SB08.12.01 The Avenue to “Green” in Organic Bioelectronics
The emerging area of “Green” research is aimed at identifying compounds of natural origin and establishing economically efficient routes for the production of synthetic materials that have applicability in environmentally safe (biodegradable) and/or biocompatible devices. The integration of electronics with living tissue may help fulfill not only the original promise of organic electronics (to deliver low-cost and energy efficient materials and devices) but also achieve unimaginable functionalities for electronics, for example benign integration into life and environment.

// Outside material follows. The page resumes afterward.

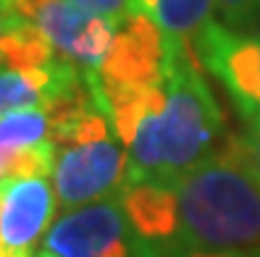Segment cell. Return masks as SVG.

SB08.13.01 Chemical Decoration of Living Microalgae for Bioremediation
Pollution is a topic concerning both the environment and human health. Modern remediation techniques are often based on the use of artificial, temporary and energy consuming processes which can also negatively affect the environment. In this talk, a general vision will be proposed for the use of chemistry to green-engineered living microalgae to give them resistance to harsh conditions and trigger their hidden potential to decontaminate the world.

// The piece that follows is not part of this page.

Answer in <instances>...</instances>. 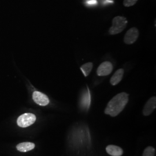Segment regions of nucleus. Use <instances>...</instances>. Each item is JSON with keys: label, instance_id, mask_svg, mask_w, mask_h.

SF08.04.06 Bioinspired Glass Composites with Damage-Sensing Functionalities
When we think of ceramics and glass, we think of an inert, brittle object, but Magrini's ceramics are 'alive': they are tough and they can also sense when they are about to break.
SF08.04.08 Ultrafast High-Temperature Sintering of Dense Alumina with Bioinspired Microstructures
Sintering of ceramics usually takes about 10 hours at high temperature, or requires pressure to be fast. What if we could make ceramics in just 10 seconds, and without pressure? And what about ceramics that are less fragile than usual ceramics? Behera explores ceramics with bioinspired microstructures produced in 10 seconds. Maybe our future ceramic shields will resemble seashells and bones, and be easy to make.